**ENUNCIADO 1**
Cita completo y sin cambios el fragmento sobre la cruz del hombre contemplativo.

**FRAGMENTO SELECCIONADO**
Y sin embargo no todo son gozos ni embriagadores momentos: «el hombre que se toma en serio a Jesucristo tiene que compartir la cruz del Amado. Y esta cruz tomará mil formas y maneras» (345). Como sabe muy bien el Padre Gálvez, el hombre contemplativo «está destinado hoy, más que nunca, a sentirse desplazado y fuera de lugar y de tiempo» (346). «Bastará, por ejemplo, con que la oración de alguien se traduzca en actitudes serias de vida cristiana, para que ese alguien sea rechazado. O que la fe sea sencillamente fe, sin ser dudosa ni angustiada, para que suscite el escándalo» (347). ¡Cuánta razón tiene este pobre santo! Esa burla, de la cual también se queja la esposa del Cantar, supone en realidad la soledad de quien reconoce que el Amor no es correspondido por casi nadie.

**ENUNCIADO 2**
Muestra todas las líneas de los registros en las que aparezca la cadena "closest".

**LOS REGISTROS**

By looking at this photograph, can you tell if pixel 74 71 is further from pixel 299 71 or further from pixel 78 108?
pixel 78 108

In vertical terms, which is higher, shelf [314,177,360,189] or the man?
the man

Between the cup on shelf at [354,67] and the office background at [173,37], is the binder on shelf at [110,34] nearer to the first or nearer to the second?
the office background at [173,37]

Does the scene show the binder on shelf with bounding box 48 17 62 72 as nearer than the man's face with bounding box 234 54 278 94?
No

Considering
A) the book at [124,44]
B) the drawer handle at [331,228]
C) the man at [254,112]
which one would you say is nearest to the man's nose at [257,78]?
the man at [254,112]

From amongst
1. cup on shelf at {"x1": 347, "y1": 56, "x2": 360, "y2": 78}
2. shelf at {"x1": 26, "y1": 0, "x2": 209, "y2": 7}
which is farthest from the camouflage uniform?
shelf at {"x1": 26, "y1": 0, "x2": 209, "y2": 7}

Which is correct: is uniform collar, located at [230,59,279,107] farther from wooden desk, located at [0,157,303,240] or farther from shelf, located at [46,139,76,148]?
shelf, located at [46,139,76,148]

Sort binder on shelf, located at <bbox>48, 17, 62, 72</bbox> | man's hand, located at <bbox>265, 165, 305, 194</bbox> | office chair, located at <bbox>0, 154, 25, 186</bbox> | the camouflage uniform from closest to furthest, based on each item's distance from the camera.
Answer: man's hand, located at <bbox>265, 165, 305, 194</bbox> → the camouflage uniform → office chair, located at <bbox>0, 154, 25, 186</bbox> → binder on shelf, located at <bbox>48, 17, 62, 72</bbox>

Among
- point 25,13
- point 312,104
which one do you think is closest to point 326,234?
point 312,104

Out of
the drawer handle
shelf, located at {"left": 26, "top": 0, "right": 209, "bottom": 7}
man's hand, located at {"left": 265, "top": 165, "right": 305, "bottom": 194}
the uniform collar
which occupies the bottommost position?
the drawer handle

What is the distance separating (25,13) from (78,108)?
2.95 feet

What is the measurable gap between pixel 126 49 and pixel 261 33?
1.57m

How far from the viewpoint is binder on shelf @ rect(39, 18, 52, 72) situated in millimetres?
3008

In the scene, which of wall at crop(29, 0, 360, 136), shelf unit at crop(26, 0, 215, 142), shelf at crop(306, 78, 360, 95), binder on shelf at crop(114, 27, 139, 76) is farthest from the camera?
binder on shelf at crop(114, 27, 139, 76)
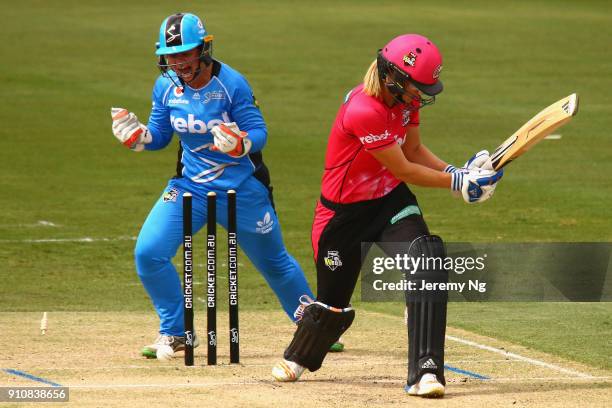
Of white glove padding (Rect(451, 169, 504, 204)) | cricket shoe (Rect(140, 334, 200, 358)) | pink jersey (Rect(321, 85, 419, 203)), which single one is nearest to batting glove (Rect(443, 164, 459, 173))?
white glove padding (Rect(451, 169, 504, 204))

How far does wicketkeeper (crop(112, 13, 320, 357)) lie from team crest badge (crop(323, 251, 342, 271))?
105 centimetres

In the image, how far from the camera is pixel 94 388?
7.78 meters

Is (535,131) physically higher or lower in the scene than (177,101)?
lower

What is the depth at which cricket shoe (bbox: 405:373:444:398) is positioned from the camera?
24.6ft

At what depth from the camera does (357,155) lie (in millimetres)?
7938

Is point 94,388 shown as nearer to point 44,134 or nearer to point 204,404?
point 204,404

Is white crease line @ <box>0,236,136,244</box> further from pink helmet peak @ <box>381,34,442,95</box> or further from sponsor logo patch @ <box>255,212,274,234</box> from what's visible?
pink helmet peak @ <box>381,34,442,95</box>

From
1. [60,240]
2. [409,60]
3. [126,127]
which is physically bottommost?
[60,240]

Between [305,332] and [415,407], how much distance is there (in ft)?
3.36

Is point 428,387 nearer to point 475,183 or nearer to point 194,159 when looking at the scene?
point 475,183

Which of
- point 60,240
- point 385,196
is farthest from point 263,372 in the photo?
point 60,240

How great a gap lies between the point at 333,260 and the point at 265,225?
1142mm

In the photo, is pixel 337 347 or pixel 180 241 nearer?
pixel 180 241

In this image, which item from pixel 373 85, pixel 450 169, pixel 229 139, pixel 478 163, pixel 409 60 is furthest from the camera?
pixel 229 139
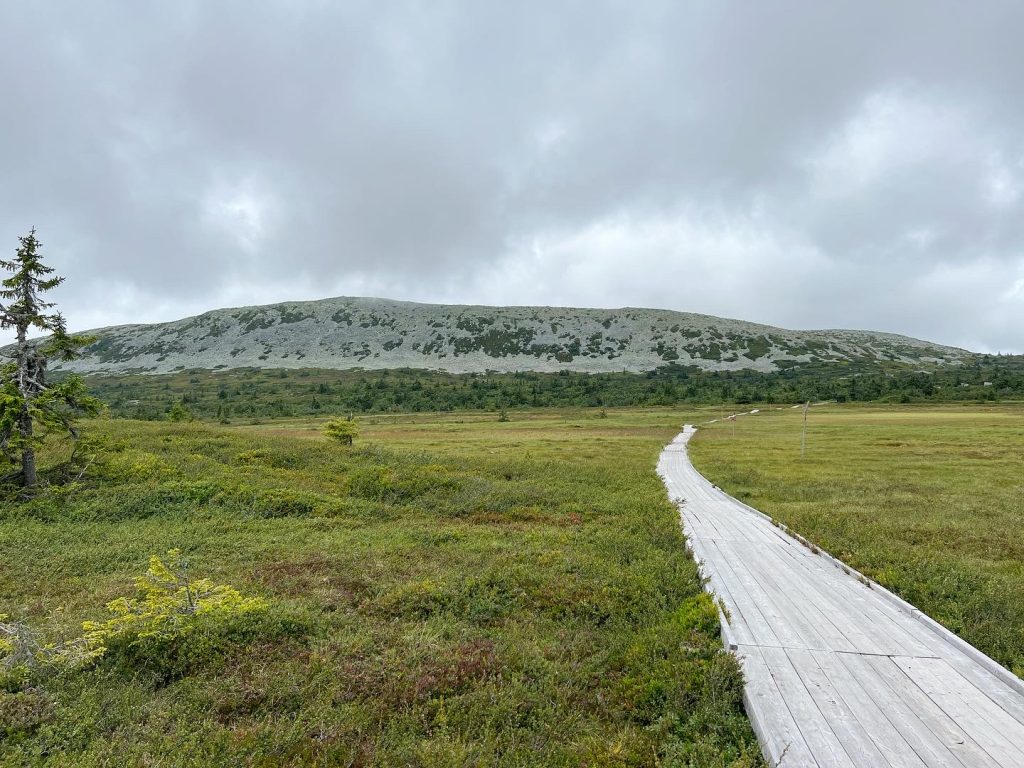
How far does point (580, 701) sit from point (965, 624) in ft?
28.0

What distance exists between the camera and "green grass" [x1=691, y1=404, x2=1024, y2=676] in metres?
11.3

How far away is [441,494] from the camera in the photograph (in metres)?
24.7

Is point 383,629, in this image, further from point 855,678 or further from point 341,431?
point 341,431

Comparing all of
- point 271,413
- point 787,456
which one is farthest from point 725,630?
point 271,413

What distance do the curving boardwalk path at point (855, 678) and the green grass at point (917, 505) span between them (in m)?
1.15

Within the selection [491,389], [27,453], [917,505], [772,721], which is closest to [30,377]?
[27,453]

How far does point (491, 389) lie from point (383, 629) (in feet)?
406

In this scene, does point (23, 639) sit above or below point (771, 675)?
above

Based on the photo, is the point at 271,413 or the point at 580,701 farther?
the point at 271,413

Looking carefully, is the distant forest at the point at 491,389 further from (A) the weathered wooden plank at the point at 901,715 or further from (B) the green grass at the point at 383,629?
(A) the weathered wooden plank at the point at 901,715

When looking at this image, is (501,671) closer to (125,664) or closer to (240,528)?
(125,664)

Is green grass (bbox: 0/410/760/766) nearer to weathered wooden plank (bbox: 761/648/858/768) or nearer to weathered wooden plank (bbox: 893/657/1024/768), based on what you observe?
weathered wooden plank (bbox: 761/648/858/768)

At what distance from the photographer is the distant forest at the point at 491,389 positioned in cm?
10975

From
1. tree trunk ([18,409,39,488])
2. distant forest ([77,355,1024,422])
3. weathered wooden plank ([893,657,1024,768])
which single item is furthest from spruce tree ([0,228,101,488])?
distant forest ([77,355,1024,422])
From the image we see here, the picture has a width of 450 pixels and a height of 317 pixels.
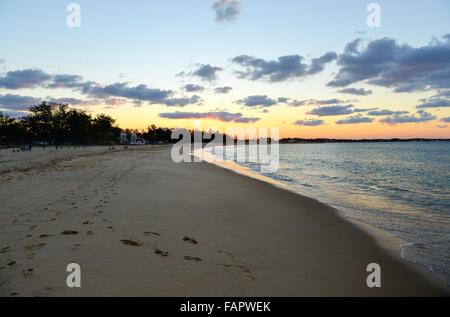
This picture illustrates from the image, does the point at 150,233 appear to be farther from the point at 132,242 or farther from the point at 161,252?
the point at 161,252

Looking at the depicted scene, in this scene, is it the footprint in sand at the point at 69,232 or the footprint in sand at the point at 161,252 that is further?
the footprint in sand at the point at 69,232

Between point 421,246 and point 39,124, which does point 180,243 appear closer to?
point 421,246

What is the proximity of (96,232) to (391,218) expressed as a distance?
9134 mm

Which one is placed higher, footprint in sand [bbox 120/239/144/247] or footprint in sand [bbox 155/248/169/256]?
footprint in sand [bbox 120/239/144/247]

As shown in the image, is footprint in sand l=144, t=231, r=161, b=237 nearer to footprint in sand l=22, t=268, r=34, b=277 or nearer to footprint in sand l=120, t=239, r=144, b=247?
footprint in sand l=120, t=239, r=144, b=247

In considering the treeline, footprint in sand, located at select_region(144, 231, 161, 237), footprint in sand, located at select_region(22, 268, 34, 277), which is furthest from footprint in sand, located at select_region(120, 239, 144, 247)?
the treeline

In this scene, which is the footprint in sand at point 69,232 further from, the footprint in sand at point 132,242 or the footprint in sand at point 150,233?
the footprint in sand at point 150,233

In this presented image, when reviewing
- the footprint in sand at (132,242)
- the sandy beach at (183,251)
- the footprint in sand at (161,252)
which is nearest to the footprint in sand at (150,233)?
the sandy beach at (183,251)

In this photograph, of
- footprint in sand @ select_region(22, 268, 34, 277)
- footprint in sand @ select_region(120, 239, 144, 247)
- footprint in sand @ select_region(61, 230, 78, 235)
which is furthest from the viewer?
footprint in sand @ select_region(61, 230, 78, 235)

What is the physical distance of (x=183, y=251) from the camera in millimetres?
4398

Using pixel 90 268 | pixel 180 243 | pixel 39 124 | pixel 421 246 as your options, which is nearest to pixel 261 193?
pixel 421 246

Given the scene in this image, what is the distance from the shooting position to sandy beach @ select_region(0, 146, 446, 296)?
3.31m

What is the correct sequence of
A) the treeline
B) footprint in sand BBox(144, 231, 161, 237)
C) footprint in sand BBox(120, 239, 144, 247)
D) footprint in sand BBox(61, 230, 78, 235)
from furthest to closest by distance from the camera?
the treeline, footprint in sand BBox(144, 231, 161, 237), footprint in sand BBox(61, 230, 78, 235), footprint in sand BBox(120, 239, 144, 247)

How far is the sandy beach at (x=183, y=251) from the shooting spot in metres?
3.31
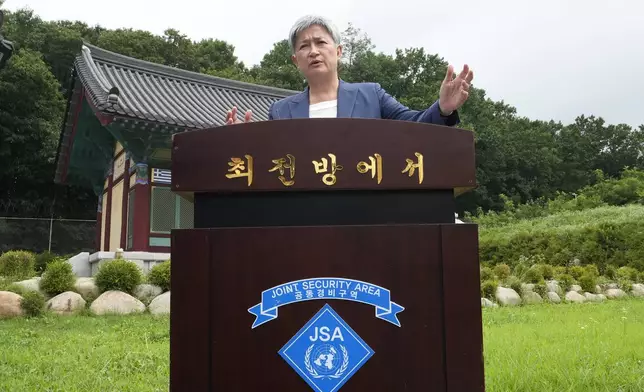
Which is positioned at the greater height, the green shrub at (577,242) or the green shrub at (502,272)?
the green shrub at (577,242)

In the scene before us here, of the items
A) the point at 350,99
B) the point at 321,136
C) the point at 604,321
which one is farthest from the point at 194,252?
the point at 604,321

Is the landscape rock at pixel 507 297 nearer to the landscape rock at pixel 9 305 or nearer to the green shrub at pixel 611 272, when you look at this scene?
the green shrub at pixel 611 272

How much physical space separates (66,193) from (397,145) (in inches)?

**RESPUESTA CORRECTA 1**
Y sin embargo no todo son gozos ni embriagadores momentos: «el hombre que se toma en serio a Jesucristo tiene que compartir la cruz del Amado. Y esta cruz tomará mil formas y maneras» (345). Como sabe muy bien el Padre Gálvez, el hombre contemplativo «está destinado hoy, más que nunca, a sentirse desplazado y fuera de lugar y de tiempo» (346). «Bastará, por ejemplo, con que la oración de alguien se traduzca en actitudes serias de vida cristiana, para que ese alguien sea rechazado. O que la fe sea sencillamente fe, sin ser dudosa ni angustiada, para que suscite el escándalo» (347). ¡Cuánta razón tiene este pobre santo! Esa burla, de la cual también se queja la esposa del Cantar, supone en realidad la soledad de quien reconoce que el Amor no es correspondido por casi nadie.

**RESPUESTA CORRECTA 2**
Sort binder on shelf, located at <bbox>48, 17, 62, 72</bbox> | man's hand, located at <bbox>265, 165, 305, 194</bbox> | office chair, located at <bbox>0, 154, 25, 186</bbox> | the camouflage uniform from closest to furthest, based on each item's distance from the camera.
which one do you think is closest to point 326,234?
Within the selection [491,389], [27,453], [917,505], [772,721], which is closest to [30,377]?
from furthest to closest by distance from the camera?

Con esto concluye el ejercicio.